DOCUMENT EXCERPT
========================
Version 1.1 of acs/ac-00018.txt

Unformatted version of acs/ac-00018.txt version 1.1
Other versions for file acs/ac-00018.txt

!standard 8.4(06)          01-11-07 AC95-00018/01
!class uninteresting 01-11-07
!status received 01-11-07
!subject Scope of use_clause
!summary
!appendix

From: Dan Eilers
Sent: Wednesday, November  7, 2001 1:26 PM

!topic scope of use_clause
!reference RM95-8.4/6
!from Dan Eilers 01-11-07
!discussion


   with Ada.Numerics;
   use Ada;
   use Numerics;   -- legal?
   package test is
   end test;


RM95-8.4/6 appears to say that the above use clause is not legal,
because "The scope [of a use_clause in a context clause] does not
include context_clauses themselves".

If my reading is correct, what is the purpose of this rule?

****************************************************************

From: Christoph Grein
Sent: Wednesday, November  7, 2001  11:53 PM

Visibility in context clauses is different from that inside of units.
E.g.

with X;
-- with Standard.X;  -- illegal here (except ... see below)
package P is
  Y: Standard.X.Something;  -- same as X.Something (except when X is hidden
                            -- somehow)
end P;

Standard in a context clause denotes a library unit Standard, thus the above
context clause would denote a child unit X of that Standard.
========================
(Records of scene-based questions)
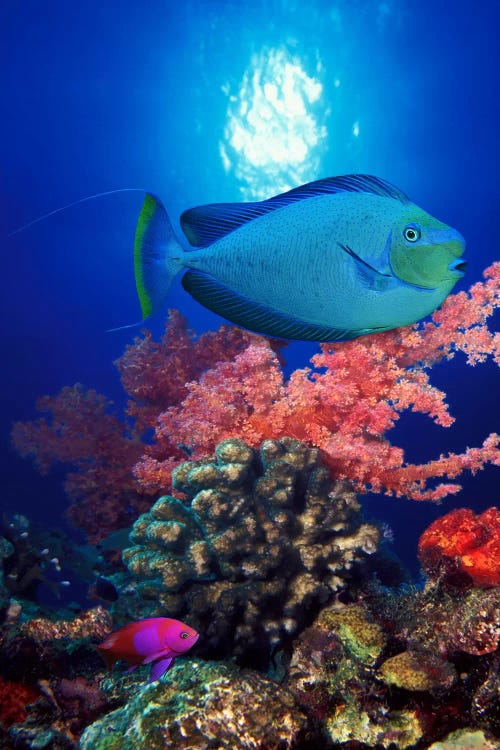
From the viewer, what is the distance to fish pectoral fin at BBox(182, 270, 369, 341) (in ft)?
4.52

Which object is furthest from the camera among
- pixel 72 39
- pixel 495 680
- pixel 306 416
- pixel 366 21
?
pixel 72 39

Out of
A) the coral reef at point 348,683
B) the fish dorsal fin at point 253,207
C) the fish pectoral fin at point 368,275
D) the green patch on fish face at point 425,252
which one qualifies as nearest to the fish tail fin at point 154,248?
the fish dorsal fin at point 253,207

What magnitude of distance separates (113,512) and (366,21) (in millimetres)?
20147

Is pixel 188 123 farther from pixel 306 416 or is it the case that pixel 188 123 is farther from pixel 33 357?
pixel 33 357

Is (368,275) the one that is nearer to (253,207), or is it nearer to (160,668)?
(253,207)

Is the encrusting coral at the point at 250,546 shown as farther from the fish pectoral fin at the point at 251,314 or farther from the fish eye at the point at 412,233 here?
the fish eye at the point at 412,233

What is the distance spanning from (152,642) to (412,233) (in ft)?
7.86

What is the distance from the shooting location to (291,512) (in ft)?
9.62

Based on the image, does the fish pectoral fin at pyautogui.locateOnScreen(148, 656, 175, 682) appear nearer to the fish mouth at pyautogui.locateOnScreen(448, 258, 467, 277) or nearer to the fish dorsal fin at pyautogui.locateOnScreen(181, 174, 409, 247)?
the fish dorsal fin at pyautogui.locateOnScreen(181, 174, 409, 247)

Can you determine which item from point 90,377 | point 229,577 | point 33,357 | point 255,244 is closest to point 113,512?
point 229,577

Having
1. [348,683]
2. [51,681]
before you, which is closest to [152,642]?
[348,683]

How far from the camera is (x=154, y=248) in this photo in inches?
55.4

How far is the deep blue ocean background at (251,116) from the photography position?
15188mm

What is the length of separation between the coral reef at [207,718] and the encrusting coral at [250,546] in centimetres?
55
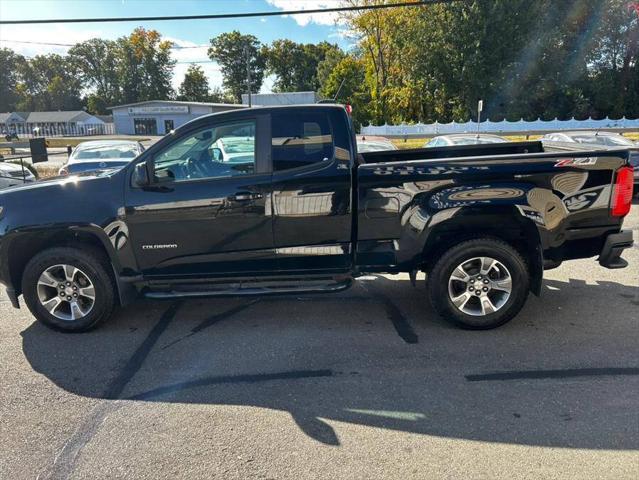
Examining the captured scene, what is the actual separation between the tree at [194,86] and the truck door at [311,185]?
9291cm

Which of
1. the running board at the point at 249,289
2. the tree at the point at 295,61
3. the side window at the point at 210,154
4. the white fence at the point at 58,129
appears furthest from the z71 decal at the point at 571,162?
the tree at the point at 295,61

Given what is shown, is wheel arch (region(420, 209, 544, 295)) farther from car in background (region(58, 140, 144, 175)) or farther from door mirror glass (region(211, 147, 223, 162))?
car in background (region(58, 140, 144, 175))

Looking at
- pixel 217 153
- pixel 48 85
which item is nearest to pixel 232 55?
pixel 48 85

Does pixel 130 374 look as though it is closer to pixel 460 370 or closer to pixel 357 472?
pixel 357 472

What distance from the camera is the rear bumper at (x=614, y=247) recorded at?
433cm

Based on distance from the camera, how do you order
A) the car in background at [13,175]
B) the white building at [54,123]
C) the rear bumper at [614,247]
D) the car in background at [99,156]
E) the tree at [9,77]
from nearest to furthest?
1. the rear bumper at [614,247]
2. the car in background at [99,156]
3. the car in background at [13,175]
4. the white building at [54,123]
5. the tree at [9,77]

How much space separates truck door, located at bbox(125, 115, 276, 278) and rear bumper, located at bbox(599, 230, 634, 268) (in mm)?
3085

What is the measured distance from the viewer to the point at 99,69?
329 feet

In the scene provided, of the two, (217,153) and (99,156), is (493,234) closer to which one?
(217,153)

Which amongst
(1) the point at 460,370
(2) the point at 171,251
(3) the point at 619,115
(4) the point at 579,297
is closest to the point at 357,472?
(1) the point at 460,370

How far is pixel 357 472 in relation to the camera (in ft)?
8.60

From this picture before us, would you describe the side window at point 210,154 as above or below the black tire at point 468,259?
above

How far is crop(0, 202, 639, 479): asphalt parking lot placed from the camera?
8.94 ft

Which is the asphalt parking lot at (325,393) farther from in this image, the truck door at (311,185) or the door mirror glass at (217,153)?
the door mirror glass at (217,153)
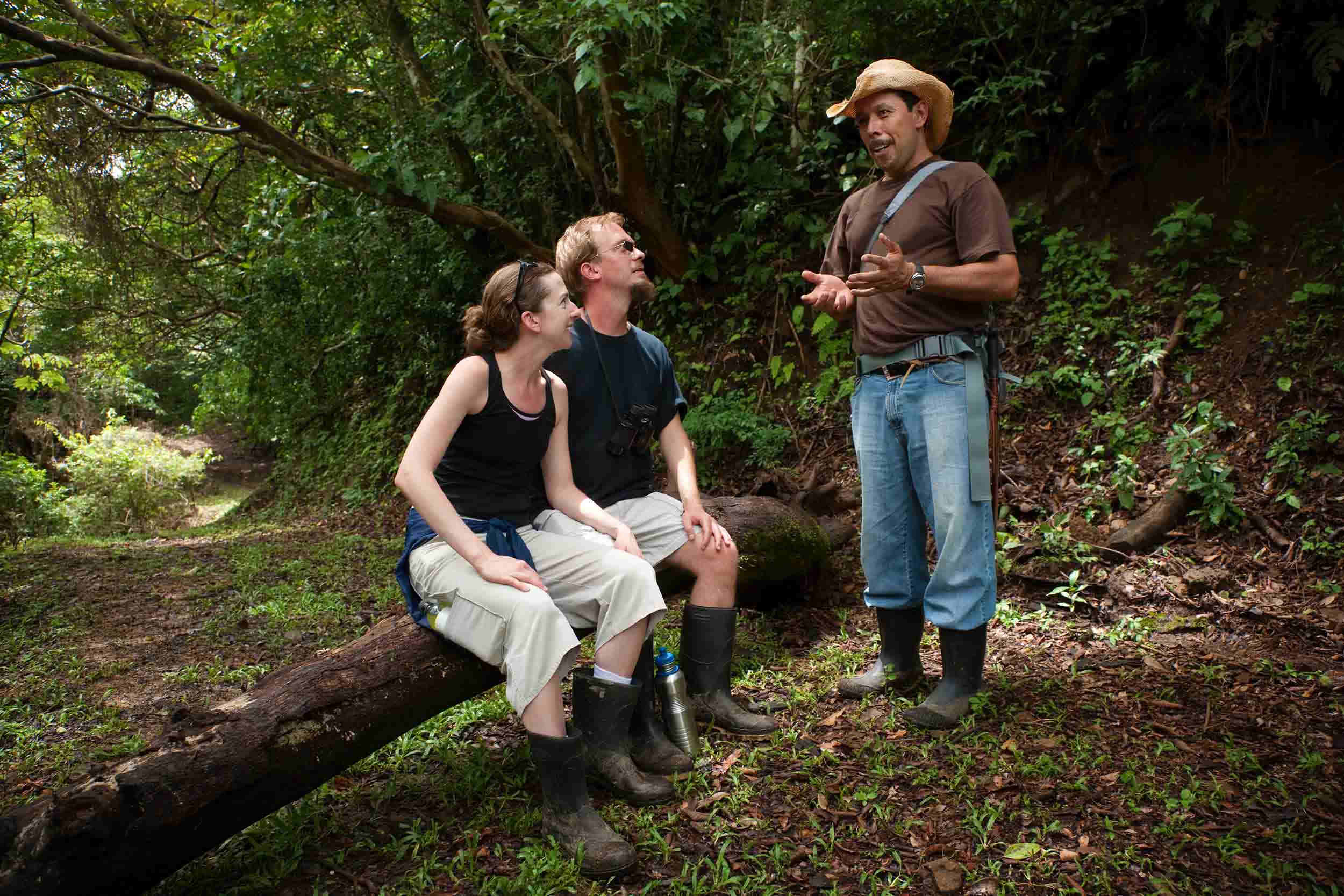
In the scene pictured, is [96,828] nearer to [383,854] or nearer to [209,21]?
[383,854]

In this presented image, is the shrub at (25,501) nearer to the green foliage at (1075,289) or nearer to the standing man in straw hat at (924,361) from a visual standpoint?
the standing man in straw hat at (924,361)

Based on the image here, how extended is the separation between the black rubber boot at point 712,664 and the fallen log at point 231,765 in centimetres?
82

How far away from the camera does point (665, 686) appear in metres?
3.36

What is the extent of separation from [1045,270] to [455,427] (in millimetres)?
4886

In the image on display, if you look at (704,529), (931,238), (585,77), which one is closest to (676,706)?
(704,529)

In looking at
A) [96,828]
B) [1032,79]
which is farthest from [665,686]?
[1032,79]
========================
GIVEN TASK
For each statement, answer yes or no according to the use-clause discussion above, and quote the words from it that decide the answer: (a) the item's class is given as uninteresting; (b) the reply says visibility in context clauses is the same as visibility inside units; (c) the reply says Standard in a context clause denotes a library unit Standard.

REPLY TO THE TASK
(a) Yes: "!class uninteresting 01-11-07"
(b) No: "Visibility in context clauses is different from that inside of units."
(c) Yes: "Standard in a context clause denotes a library unit Standard"